Robert de Boron (also spelled in the manuscripts "Bouron", "Beron") was a French poet of the late 12th and early 13th centuries who is most notable as the author of the poems Joseph d'Arimathe and Merlin. Though little is known about him outside of the poems he allegedly wrote, his works and their subsequent prose redactions impacted later incarnations of the Arthurian legend and its prose cycles, particularly due to his Christian backstory for the Holy Grail, originally an element of Chretien de Troyes's famously-unfinished Perceval.

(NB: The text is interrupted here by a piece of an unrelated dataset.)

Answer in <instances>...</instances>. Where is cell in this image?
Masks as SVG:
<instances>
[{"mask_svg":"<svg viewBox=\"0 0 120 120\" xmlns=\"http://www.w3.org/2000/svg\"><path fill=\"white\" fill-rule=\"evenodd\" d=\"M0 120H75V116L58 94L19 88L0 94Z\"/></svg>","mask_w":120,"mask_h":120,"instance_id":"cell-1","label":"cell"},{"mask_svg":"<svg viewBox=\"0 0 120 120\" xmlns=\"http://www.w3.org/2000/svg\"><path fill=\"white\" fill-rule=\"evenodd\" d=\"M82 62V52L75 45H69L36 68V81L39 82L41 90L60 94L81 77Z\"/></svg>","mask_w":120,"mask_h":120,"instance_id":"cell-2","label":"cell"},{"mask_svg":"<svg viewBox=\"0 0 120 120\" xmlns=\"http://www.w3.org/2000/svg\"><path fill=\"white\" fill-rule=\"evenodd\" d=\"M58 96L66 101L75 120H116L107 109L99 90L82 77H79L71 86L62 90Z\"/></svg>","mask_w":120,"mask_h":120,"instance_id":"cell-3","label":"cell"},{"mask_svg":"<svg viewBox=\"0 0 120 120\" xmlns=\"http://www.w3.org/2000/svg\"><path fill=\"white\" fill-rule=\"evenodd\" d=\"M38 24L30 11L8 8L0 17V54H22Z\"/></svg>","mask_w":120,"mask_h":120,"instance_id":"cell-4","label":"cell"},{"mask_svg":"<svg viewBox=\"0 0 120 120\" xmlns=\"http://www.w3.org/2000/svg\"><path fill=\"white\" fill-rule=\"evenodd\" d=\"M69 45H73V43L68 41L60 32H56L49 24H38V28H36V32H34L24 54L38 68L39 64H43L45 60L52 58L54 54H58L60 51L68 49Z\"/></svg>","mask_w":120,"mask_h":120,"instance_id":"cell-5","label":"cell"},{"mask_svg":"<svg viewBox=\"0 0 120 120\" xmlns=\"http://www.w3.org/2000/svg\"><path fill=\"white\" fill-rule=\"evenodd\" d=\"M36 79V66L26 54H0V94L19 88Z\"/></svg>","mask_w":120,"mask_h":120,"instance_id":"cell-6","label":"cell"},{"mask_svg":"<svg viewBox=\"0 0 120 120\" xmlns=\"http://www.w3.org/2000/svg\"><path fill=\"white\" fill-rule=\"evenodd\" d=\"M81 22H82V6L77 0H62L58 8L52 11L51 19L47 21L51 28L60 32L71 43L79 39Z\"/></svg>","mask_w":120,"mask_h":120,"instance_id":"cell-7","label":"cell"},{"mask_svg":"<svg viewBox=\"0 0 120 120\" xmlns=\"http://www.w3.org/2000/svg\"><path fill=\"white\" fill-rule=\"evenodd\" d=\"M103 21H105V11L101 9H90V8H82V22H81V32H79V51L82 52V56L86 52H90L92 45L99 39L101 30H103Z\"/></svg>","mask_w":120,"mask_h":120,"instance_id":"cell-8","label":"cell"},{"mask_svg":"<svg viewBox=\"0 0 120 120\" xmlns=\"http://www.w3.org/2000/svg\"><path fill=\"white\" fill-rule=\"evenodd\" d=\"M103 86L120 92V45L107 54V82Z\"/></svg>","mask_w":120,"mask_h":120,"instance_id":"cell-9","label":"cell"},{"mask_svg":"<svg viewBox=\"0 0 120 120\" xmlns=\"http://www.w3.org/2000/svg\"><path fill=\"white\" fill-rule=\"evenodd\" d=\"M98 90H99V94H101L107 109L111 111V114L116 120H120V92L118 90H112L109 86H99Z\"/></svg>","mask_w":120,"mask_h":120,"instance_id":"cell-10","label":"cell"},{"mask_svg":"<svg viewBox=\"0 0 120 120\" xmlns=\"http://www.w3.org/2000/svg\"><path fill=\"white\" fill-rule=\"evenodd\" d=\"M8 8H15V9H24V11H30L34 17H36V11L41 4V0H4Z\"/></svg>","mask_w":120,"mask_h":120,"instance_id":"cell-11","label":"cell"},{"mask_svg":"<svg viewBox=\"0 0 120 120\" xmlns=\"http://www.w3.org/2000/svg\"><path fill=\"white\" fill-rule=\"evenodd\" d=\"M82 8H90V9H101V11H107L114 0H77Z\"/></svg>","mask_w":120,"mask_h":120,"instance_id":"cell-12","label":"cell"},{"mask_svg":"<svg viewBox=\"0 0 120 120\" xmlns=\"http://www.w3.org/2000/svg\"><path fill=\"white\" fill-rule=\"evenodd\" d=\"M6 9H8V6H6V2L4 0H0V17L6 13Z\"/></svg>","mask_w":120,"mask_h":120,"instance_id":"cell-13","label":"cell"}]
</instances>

Robert de Boron was the author of two surviving poems in octosyllabic verse, the Grail story Joseph d'Arimathe and Merlin. The latter work survives only in fragments and in later versions rendered in prose. The two poems are thought to have formed either a trilogy - with a verse Perceval forming the third part - or a tetralogy - with Perceval a Mort Artu (Death of Arthur). The "Didot Perceval", a retelling of the Percival story similar in style and content to Robert's other works, may be a prosification of the lost sections.

Robert de Boron merged the Holy Grail myth with a Christian dimension to produce a history of the grail. According to him, Joseph of Arimathea used the Grail (the Last Supper vessel) to catch the last drops of blood from Jesus's body as he hung on the cross. Joseph's family brought the Grail to the vaus d'Avaron, the valleys of Avaron in the west, which later poets changed to Avalon, identified with Glastonbury, where they guarded it until the rise of King Arthur and the coming of Perceval. Robert also introduced a "Rich Fisher" variation on the Fisher King. Robert de Boron is also credited with introducing Merlin as born of a devil and a virgin and destined to be a redeemed Antichrist.